In this post, I am going to explain how to access the DataFrame rows using index position.
Using ‘loc’ accessor, we can access and manipulate data in a DataFrame using label-based indexing.
I am going to use below dataset to demonstrate the examples.
Name Age City Gender Rating 0 Krishna 34 Bangalore Male 81 1 Sailu 35 Hyderabad Female 76 2 Joel 29 Hyderabad Male 67 3 Chamu 35 Chennai Female 100 4 Krishna 52 Bangalore Male 87 5 Raj 34 Chennai Male 89
Example 1: Access a single row by its label
df.loc[row_label_1]
Example 2: Access multiple rows by their labels
df.loc[[row_label_1, row_label_2]]
Example 3: Access specific column of the row
df.loc[row_label_1, column_label_1]
Example 4: Access specific column2 of the row
df.loc[row_label_1, [column_label_1, column_label_2]]
Example 5: Access multiple rows and columns
df.loc[[row_label_1, row_label_2], [column_label_1, column_label_2]]
Example 6: Access all rows for specific columns
df.loc[:, [column_label_1, column_label_2]]
Find the below working application.

****

Given problem A
Rewrite the entries as a numbered list, starting at the line that contains "Which of the" and continuing through the last line of the entries, both included, with blank lines left out.
The text and the entries come from separate sources.

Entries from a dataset
****

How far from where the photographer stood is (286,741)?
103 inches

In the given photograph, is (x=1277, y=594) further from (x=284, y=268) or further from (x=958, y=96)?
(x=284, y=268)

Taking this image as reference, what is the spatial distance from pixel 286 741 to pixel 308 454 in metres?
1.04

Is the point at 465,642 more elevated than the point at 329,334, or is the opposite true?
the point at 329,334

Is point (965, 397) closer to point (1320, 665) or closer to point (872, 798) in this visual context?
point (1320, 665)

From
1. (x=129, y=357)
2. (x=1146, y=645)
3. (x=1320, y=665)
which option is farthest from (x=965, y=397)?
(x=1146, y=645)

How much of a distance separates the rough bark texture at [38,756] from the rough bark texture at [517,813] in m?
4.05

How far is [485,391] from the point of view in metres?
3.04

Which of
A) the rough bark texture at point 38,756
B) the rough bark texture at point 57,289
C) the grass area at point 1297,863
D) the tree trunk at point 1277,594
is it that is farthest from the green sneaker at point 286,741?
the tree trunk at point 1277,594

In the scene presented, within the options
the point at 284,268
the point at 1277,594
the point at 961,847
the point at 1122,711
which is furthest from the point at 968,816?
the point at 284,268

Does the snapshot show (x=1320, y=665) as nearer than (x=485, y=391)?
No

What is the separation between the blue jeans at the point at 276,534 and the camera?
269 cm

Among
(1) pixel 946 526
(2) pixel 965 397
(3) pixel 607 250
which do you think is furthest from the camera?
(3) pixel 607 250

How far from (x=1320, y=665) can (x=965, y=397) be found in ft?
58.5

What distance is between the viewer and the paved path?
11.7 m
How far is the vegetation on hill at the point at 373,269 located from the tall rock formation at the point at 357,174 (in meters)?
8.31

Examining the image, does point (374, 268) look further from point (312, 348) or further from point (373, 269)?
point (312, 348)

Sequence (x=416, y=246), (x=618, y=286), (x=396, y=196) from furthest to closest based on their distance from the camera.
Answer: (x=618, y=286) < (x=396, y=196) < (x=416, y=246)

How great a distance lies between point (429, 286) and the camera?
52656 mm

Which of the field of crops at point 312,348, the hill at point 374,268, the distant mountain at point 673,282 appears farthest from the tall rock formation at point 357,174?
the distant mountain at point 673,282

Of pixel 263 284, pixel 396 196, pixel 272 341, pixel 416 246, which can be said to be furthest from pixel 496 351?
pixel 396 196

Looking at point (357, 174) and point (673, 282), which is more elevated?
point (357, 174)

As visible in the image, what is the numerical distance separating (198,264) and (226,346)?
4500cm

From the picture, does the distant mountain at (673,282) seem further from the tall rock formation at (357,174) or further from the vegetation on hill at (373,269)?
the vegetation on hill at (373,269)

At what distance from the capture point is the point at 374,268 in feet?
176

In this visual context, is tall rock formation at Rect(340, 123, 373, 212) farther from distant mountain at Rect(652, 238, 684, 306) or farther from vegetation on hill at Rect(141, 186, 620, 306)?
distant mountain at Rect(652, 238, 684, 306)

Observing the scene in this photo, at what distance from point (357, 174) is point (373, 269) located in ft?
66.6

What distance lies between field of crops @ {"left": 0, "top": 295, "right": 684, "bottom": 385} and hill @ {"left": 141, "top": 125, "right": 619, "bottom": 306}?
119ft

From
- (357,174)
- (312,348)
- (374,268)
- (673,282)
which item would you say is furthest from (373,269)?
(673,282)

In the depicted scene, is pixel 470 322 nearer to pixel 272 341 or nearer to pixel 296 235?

****

Given problem B
Using the post on the loc accessor, answer the following, one per line:
(i) What kind of indexing does the 'loc' accessor use?
(ii) Which city is listed for Chamu in the dataset?
(iii) What code does the post give for accessing all rows for specific columns?

Worked solution A
1. Which of the field of crops at point 312,348, the hill at point 374,268, the distant mountain at point 673,282 appears farthest from the tall rock formation at point 357,174?
2. the distant mountain at point 673,282
3. Of pixel 263 284, pixel 396 196, pixel 272 341, pixel 416 246, which can be said to be furthest from pixel 496 351?
4. pixel 396 196
5. Looking at point (357, 174) and point (673, 282), which is more elevated?
6. point (357, 174)
7. As visible in the image, what is the numerical distance separating (198,264) and (226,346)?
8. 4500cm
9. From the picture, does the distant mountain at (673,282) seem further from the tall rock formation at (357,174) or further from the vegetation on hill at (373,269)?
10. the vegetation on hill at (373,269)
11. At what distance from the capture point is the point at 374,268 in feet?
12. 176
13. In this visual context, is tall rock formation at Rect(340, 123, 373, 212) farther from distant mountain at Rect(652, 238, 684, 306) or farther from vegetation on hill at Rect(141, 186, 620, 306)?
14. distant mountain at Rect(652, 238, 684, 306)
15. Observing the scene in this photo, at what distance from point (357, 174) is point (373, 269) located in ft?
16. 66.6
17. What distance lies between field of crops @ {"left": 0, "top": 295, "right": 684, "bottom": 385} and hill @ {"left": 141, "top": 125, "right": 619, "bottom": 306}?
18. 119ft
19. From
20. - (357,174)
21. - (312,348)
22. - (374,268)
23. - (673,282)
24. which item would you say is furthest from (373,269)?
25. (673,282)
26. In the depicted scene, is pixel 470 322 nearer to pixel 272 341 or nearer to pixel 296 235?

Worked solution B
(i) Label-based indexing
(ii) Chennai
(iii) df.loc[:, [column_label_1, column_label_2]]